FINSUM
Time to Get Aboard the Amazon Rocket Ship
(Seattle)
Yes, Amazon looks expensive and has seen massive gains in recent years. This makes many fearful of the stock. But the reality is that the stock is a free cash flow rocket ship that is going to keep surging higher, according to 47 of the 49 Wall Street analysts who cover it. Amazon trades for 69x 2020 earnings, but it still looks pretty inexpensive on a free cash flow basis. The company’s past growth initiatives are now paying off, which means Amazon is throwing off free cash flow in a big way.
FINSUM: Amazon has averaged a 35% gain per year since it went public. We don’t see any big reasons why it cannot continue this year.
It’s a Great Time for Gold
(New York)
There have been two huge beneficiaries of the increased tensions with Iran in recent days: oil and gold. The shiny metal is now at its highest level since 2013 at almost $1,600 per ounce. The difference between the two is that gold seems likelier to stay elevated. Goldman Sachs argues oil would actually need a physical disruption to supply in order to stay elevated, while historically gold is likely to keep rising. According to the bank, “In contrast, history shows that under most outcomes gold will probably rally to well beyond current levels”, says Goldman’s head of commodities research.
FINSUM: Gold certainly has a longer runway than oil for staying high as its rise in prices has nothing to do with a possible supply disruption, which means one doesn’t need to materialize in order for prices to keep moving higher.
A New Best Interest Rule for Annuities Has Been Proposed
(Los Angeles)
Regulators might be about to really shake up the all important annuities market. The National Association of Insurance Commissioners, which is comprised of state level regulators, has just proposed a new suitability standard for annuities transactions. The new rule would require insurance brokers to act in the best interest of clients when recommending products. The specific wording used says that the insurance salesperson must act “without placing the producer’s or the insurer’s financial interest ahead of the consumer’s interest” and that they must “without placing the producer’s or the insurer’s financial interest ahead of the consumer’s interest”. Speaking about the rule, the NAIC says “It’s in harmony with what the SEC did but goes a little further in providing clarity as to what the conduct standard actually is”.

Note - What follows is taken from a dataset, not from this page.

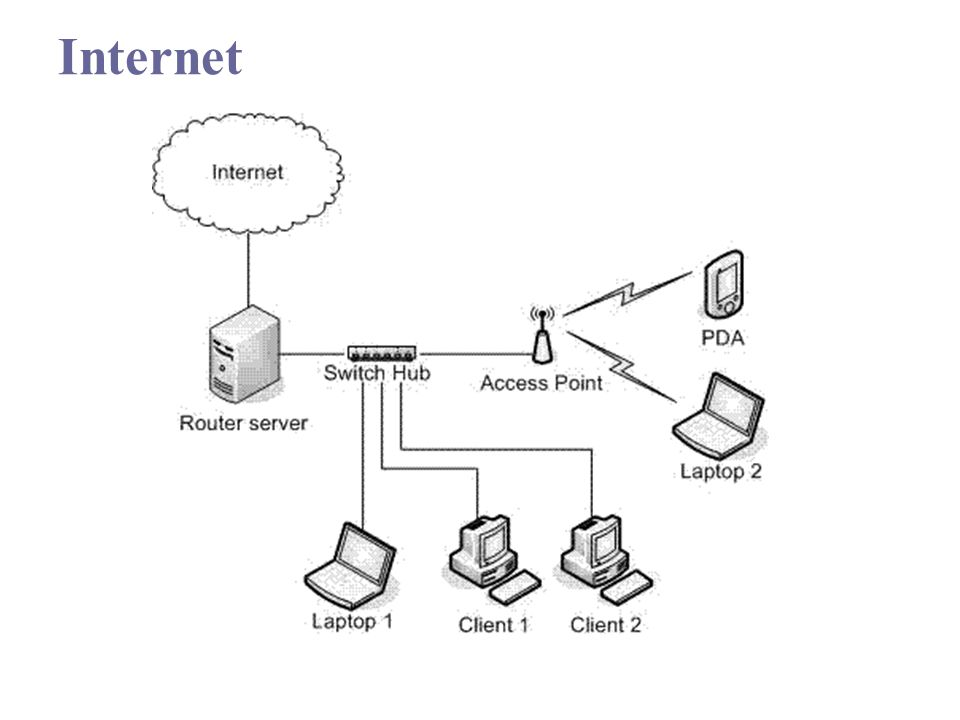 Internet Access Device & Physical Connection  Bandwidth – an expression of how much data can be sent through a communications channel in a given amount of time  Broadband – Several signals can be sent at once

FINSUM: The annuities market has had some bad behavior so a clean up to give peace of mind to all involved is warranted, but this will likely mean big changes if it comes to pass.
This Percentage of Clients Will Come Along When You Breakaway
New York)
Yesterday we ran a piece explaining the level of AUM advisors need to successfully breakaway (cheat sheet: $50m-$100m). Today, we wanted to hit on another key topic: what percentage of clients typically come with an advisor when they break away? Now, this obviously varies a great deal based on particular circumstances, but according to Kestra, the typical rate is 80% in their experience.
FINSUM: This is useful, but only to a point because many advisors will have a great deal of their assets concentrated in a small group of clients, meaning it is a fairly tight number of make or break accounts.
How to Profit from Fears of a Slowdown
(New York)
The market and investors are in an odd juxtaposition. For the most part, the media and analysts remain pretty bearish, yet the market continues to rise. Fears of an economic slowdown are persistent. With all this in mind, what is the best way to play the market? Barron’s says you should sell puts, cashing in on investors’ fears and desire to buy puts. For instance, one could sell puts on the Financial Select SPDR (XLF), which is at a high water mark but is still quite vulnerable to a downturn because of fears over the economy and rates.
FINSUM: Granted, this is a nickel and dime strategy but it sure beats fearful money sitting in a money market account not earning much.